Norwegowie do dachów nie dorzucą
Wokół prowadzonej przez powiat opolski termomodernizacji zrobiło się bardzo gorąco. Temat wywołał spore emocje na dwóch ostatnich sesjach Rady Powiatu. Powodem była kwota, jaką starostwo ma dołożyć, aby dokończyć inwestycję, którą realizuje z Funduszy Norweskich. Na początku mówiono o 1 mln zł. Ostatecznie, po przetargach, okazało się, że dołożyć trzeba ponad 600 tys. zł, bo do zmiany dachu na budynkach szpitalnych (neurologii i punkcie pobrań laboratoryjnych) Norwegowie nie dorzucą grosza.
Radni opozycji nie zostawiają na zarządzie powiatu suchej nitki.
- W trakcie realizacji projektu doszły prace dodatkowe, których na etapie składnia wniosków o dofinansowanie nie zauważono, a za które teraz trzeba zapłacić. To świadczy tylko o tym, że ten projekt był nierzetelnie przygotowany
- uważa Daniel Kuś(PiS).
- Jeśli pojawią się jakieś nowe okoliczności, to dalej ta termomodernizacja będzie realizowana?
- pyta radny.
Starosta wycofać się nie zamierza. Inwestycję chce doprowadzić do końca.

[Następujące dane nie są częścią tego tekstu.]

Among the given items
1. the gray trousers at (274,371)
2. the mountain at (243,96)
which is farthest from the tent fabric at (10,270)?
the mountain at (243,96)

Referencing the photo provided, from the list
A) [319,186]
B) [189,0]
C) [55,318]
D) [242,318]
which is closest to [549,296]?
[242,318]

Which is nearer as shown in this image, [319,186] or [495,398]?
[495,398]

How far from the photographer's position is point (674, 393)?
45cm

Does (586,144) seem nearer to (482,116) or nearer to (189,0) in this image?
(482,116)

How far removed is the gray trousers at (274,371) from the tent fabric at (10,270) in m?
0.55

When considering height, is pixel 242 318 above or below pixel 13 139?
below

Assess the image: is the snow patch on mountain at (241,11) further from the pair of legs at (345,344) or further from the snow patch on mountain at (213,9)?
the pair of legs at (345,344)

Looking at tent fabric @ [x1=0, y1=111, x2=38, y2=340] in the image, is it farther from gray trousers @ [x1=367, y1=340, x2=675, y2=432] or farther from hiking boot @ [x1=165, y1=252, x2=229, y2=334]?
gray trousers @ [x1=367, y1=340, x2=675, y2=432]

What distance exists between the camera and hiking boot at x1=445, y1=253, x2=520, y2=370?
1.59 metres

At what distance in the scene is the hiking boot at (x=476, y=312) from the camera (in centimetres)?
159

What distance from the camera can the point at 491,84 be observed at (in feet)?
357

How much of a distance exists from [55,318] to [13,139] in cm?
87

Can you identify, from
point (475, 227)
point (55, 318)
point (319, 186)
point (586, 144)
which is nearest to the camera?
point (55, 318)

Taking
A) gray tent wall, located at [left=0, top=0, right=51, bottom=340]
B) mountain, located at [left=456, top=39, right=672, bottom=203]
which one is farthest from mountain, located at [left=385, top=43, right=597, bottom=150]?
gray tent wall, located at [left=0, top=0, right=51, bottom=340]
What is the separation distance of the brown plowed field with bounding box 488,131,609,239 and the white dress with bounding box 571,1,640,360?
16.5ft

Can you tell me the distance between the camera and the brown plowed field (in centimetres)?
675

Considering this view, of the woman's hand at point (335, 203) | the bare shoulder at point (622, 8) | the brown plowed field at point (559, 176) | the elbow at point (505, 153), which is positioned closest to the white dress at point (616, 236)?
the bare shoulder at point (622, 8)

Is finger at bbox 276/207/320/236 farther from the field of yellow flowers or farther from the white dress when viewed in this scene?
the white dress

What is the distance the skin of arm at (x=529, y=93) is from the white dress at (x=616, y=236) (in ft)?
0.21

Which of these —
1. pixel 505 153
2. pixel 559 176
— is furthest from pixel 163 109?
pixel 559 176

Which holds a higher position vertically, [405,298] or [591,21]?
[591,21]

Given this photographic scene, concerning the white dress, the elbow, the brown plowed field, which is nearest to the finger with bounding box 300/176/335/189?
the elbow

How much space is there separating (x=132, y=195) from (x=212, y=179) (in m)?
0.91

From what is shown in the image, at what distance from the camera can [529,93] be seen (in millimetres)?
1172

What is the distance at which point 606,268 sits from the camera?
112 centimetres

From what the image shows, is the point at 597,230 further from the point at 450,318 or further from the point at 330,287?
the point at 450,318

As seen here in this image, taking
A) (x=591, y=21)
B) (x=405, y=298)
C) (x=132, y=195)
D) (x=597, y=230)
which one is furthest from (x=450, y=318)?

- Można się z tego projektu wycofać. Ale wykonawcom trzeba zapłacić, a Norwegowie nie sfinansują go. Ja nie będę rekomendował, aby to zrobić, bo to byłoby nieracjonalne w sensie finansowym
- odpowiada Zenon Rodzik, starosta opolski (PSL) i dodaje:
- Na pewno tym budynkom termomodernizacja nie zaszkodzi. Trudno sobie wyobrazić, aby remontować obiekt i nie wymienić konstrukcji dachowej, która jest w złym stanie lub zostawić na dachu eternit.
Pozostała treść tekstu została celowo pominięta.